Migrants, most of them from Central America, on the caravan in Hermosillo in Mexico last weekend © John Moore/Getty Images

President Trump has made hostile statements and deployed National Guard 

‘Seeking asylum is not a crime in the USA or anywhere’ - Erika Guevara-Rosas

The US and Mexican authorities must stop demonising members of a travelling migrant “caravan” from Central America and respect their fundamental right to seek asylum, said Amnesty International today, ahead of their expected arrival at the border between the two countries later this week. 

Amnesty has received reports that in recent days Mexican immigration officials have detained and sought to deport Central American families from the caravan who planned to claim asylum in the USA.

Yesterday, the US Department of Homeland Security issued a statement threatening to detain those crossing the US border, while the US Attorney General Jeff Sessions said the caravan was a “deliberate attempt to undermine our laws and overwhelm our system”.

The several hundred asylum-seekers in the caravan who reportedly plan to seek refuge in the USA represent a very small fraction of the total number of asylum-seekers presently in Mexico.
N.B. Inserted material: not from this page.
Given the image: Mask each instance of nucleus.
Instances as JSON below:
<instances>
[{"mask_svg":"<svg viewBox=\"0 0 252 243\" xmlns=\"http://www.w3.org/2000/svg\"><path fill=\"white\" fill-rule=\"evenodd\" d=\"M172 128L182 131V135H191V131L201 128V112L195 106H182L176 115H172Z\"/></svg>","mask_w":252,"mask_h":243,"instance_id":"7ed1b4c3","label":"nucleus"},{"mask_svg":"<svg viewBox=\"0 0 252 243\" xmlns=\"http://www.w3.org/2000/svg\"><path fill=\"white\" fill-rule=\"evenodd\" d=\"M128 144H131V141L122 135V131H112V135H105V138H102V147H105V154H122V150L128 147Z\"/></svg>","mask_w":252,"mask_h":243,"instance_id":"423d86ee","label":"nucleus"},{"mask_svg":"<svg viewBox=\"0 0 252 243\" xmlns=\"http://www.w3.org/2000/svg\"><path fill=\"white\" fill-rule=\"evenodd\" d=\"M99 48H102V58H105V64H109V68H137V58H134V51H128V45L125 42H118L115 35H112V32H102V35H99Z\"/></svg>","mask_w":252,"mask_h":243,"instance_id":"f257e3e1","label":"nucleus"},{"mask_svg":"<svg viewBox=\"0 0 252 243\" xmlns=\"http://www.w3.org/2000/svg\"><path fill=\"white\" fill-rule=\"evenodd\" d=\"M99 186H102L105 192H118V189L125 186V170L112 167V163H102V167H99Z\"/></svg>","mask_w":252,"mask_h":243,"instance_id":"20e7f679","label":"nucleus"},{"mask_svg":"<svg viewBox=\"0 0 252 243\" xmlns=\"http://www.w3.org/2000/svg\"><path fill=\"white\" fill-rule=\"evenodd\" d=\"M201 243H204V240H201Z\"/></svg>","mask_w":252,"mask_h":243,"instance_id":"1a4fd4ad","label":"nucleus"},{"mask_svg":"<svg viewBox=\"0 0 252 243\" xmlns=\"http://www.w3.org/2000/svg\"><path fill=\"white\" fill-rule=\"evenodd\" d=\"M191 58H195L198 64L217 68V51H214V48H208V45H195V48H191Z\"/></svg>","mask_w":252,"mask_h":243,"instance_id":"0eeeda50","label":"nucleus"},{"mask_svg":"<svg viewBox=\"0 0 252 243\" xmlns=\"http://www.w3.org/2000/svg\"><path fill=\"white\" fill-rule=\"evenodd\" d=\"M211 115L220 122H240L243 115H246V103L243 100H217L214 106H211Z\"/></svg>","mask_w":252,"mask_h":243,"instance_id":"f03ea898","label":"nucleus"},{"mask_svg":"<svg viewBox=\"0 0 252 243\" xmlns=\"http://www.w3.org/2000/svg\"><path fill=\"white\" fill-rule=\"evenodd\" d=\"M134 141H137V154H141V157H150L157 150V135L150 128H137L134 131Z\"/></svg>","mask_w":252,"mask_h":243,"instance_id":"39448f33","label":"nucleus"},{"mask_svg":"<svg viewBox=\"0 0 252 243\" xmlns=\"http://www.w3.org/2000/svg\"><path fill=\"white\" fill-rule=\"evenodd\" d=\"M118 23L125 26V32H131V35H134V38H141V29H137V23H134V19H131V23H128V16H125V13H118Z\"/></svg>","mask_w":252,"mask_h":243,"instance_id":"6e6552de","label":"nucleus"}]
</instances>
President Trump has nonetheless cited the caravan as his motive for deploying the National Guard along the border with Mexico.

Erika Guevara-Rosas, Amnesty International’s Americas Director, said: 

“Seeking asylum is not a crime in the USA or anywhere. 

“Threatening to indefinitely detain, prosecute, and deport these asylum-seekers is a cruel effort to stigmatise, terrify and push away traumatised people, many of whom have already given up everything to flee desperate circumstances in their home countries.

“As the world copes with the highest numbers of refugees since World War Two, the appropriate response is to welcome refugees - not insult them and return them to peril.

 

“Pushing asylum seekers back into dangerous situations would be a violation of both the national and international legal obligations of the US and Mexican governments.”